> **What the task asks**: Can you render each line of the listing that follows as a numbered list, leaving out the blank lines?

[Input data start]

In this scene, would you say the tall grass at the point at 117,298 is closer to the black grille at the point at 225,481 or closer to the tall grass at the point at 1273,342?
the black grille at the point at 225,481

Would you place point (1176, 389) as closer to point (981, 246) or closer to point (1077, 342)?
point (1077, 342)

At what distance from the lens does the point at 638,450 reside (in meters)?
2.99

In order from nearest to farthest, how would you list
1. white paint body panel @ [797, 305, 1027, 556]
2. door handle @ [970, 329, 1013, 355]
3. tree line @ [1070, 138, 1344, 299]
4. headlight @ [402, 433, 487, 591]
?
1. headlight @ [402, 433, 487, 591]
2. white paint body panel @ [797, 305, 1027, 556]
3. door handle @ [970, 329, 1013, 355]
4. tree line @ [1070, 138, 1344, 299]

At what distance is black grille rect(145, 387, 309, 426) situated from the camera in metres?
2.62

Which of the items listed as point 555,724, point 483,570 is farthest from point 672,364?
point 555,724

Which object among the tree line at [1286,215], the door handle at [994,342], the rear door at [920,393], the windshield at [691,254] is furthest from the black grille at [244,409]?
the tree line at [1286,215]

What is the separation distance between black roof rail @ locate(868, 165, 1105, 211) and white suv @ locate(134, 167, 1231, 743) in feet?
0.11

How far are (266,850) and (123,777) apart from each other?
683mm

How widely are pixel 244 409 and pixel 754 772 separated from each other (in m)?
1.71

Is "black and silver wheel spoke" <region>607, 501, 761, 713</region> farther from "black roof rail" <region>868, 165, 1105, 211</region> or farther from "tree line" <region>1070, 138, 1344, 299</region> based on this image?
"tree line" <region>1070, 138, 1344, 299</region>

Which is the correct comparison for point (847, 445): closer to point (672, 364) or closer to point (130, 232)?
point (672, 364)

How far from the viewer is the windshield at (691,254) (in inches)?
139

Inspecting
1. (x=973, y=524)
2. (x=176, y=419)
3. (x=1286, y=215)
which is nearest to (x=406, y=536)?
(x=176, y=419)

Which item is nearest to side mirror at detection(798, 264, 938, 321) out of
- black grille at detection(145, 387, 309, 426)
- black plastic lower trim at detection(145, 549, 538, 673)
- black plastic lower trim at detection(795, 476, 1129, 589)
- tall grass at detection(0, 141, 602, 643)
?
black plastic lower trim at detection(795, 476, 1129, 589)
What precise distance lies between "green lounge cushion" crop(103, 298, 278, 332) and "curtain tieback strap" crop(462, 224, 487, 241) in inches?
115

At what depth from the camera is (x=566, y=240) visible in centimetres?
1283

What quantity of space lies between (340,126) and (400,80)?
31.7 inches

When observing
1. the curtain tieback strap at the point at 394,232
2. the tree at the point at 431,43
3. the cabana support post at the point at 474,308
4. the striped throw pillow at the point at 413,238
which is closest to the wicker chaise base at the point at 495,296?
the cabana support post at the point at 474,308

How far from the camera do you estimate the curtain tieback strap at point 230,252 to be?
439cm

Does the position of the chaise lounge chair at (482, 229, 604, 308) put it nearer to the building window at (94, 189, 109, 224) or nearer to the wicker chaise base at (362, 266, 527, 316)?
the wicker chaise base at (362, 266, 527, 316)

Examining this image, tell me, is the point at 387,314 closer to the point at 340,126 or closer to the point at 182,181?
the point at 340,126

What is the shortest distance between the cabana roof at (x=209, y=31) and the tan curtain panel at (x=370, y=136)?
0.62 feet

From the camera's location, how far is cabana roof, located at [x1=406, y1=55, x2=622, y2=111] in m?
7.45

[Input data end]

> **Exercise response**:
1. In this scene, would you say the tall grass at the point at 117,298 is closer to the black grille at the point at 225,481 or closer to the tall grass at the point at 1273,342?
2. the black grille at the point at 225,481
3. Would you place point (1176, 389) as closer to point (981, 246) or closer to point (1077, 342)?
4. point (1077, 342)
5. At what distance from the lens does the point at 638,450 reside (in meters)?
6. 2.99
7. In order from nearest to farthest, how would you list
8. 1. white paint body panel @ [797, 305, 1027, 556]
9. 2. door handle @ [970, 329, 1013, 355]
10. 3. tree line @ [1070, 138, 1344, 299]
11. 4. headlight @ [402, 433, 487, 591]
12. ?
13. 1. headlight @ [402, 433, 487, 591]
14. 2. white paint body panel @ [797, 305, 1027, 556]
15. 3. door handle @ [970, 329, 1013, 355]
16. 4. tree line @ [1070, 138, 1344, 299]
17. At what distance is black grille rect(145, 387, 309, 426) situated from the camera in metres?
18. 2.62
19. Which of the items listed as point 555,724, point 483,570 is farthest from point 672,364?
20. point 555,724
21. Which object among the tree line at [1286,215], the door handle at [994,342], the rear door at [920,393], the windshield at [691,254] is furthest from the black grille at [244,409]?
22. the tree line at [1286,215]
23. What is the separation distance between black roof rail @ locate(868, 165, 1105, 211) and white suv @ locate(134, 167, 1231, 743) in feet?
24. 0.11
25. How far are (266,850) and (123,777) apart from each other?
26. 683mm
27. How widely are pixel 244 409 and pixel 754 772 separated from each other (in m)?
28. 1.71
29. Is "black and silver wheel spoke" <region>607, 501, 761, 713</region> farther from "black roof rail" <region>868, 165, 1105, 211</region> or farther from "tree line" <region>1070, 138, 1344, 299</region> based on this image?
30. "tree line" <region>1070, 138, 1344, 299</region>
31. Which is the correct comparison for point (847, 445): closer to point (672, 364) or closer to point (130, 232)?
32. point (672, 364)
33. How far from the viewer is the windshield at (691,254) (in inches)?
34. 139
35. Inspecting
36. 1. (x=973, y=524)
37. 2. (x=176, y=419)
38. 3. (x=1286, y=215)
39. which is nearest to (x=406, y=536)?
40. (x=176, y=419)
41. Which item is nearest to side mirror at detection(798, 264, 938, 321) out of
42. - black grille at detection(145, 387, 309, 426)
43. - black plastic lower trim at detection(145, 549, 538, 673)
44. - black plastic lower trim at detection(795, 476, 1129, 589)
45. - tall grass at detection(0, 141, 602, 643)
46. ?
47. black plastic lower trim at detection(795, 476, 1129, 589)
48. What precise distance lies between "green lounge cushion" crop(103, 298, 278, 332) and "curtain tieback strap" crop(462, 224, 487, 241) in inches?
49. 115
50. At what depth from the camera is (x=566, y=240) visible in centimetres?
51. 1283
52. What quantity of space lies between (340,126) and (400,80)?
53. 31.7 inches
54. When observing
55. 1. the curtain tieback strap at the point at 394,232
56. 2. the tree at the point at 431,43
57. 3. the cabana support post at the point at 474,308
58. 4. the striped throw pillow at the point at 413,238
59. which is closest to the wicker chaise base at the point at 495,296?
60. the cabana support post at the point at 474,308
61. How far from the camera do you estimate the curtain tieback strap at point 230,252 to be?
62. 439cm
63. Does the position of the chaise lounge chair at (482, 229, 604, 308) put it nearer to the building window at (94, 189, 109, 224) or nearer to the wicker chaise base at (362, 266, 527, 316)?
64. the wicker chaise base at (362, 266, 527, 316)
65. Examining this image, tell me, is the point at 387,314 closer to the point at 340,126 or closer to the point at 182,181?
66. the point at 340,126
67. What is the shortest distance between the cabana roof at (x=209, y=31) and the tan curtain panel at (x=370, y=136)?
68. 0.62 feet
69. From the camera's location, how far is cabana roof, located at [x1=406, y1=55, x2=622, y2=111] in m?
70. 7.45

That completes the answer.